3.2.2 WRNL Block (Wide area non-local Block)

The illumination characteristics in the converter station cells make conventional blocks impractical. Thus, the WRNL block is first defined and then analyzed for its effectiveness using statistical knowledge.

Dividing WRNL input features X into a b feature map { X^kH, (k ═ 1.., ab), where k is the number of feature maps, by the formula

Generating an output characteristic, wherein,

representing the output characteristic of the kth profile at position i,

representing the ith row of feature points in the kth feature map,

represents the j-th row of feature points in the k-th feature map, ()^TA transposed matrix, W, representing a matrix_θ、

And W_gAll the weight matrixes have dimensions of C × L, C × L and C × C respectively, and L is C/2;

to represent

And a set of region locations S_iEach of which

The correlation between them; γ (·) represents a relationship function and γ (·) 1/(·) + 1). If a is>b, the grid is wider than a ═ b. Therefore, when a>b. a ═ b and a<And b, respectively calling the wide area rectangular block, the square block and the high area rectangular block.
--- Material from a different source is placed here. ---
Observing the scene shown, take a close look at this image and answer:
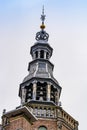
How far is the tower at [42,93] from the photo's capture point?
43.9 metres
Given that non-local blocks are based on information of other pixels in the blob to recover a particular pixel, enough background information is needed in each blob. However, due to the uneven distribution of the reflective layer, the regional non-local blocks are difficult to fully utilize the background information, and the wide-region rectangular patches have richer background information than the square and high-region rectangular patches. The image is divided into 16 × 4, 8 × 8 and 4 × 16 grids, respectively, and wide-area rectangular, square and high-area rectangular blocks are obtained. A pixel in the input reflected image and the corresponding de-reflected image is considered to belong to the reflective layer if the difference between the pixel exceeds a certain threshold. As shown in table 11, compared to the square and high-area rectangular patches, the wide-area rectangular patch has better peak signal to noise ratio (PSNR) and Structural Similarity (SSIM), and the distribution of the reflective layer is uniform over all patches, so that the image can be better restored.

TABLE 11 regional non-local Block regional type ablation experiments

3.2.3 network training Process

Constructing a data set; and training the reflection interference removing network by using a data set, obtaining the trained reflection interference removing network when a convergence condition is met, inputting the image with the reflection interference collected in real time into the trained reflection interference removing network, and outputting a picture with the reflection interference removed. The data set comprises a public data set and a screen cabinet pressing plate state image data set in a protection cell of an extra-high voltage converter station, and the data set is as follows: the ratio of 3 is randomly divided into a training set and a test set.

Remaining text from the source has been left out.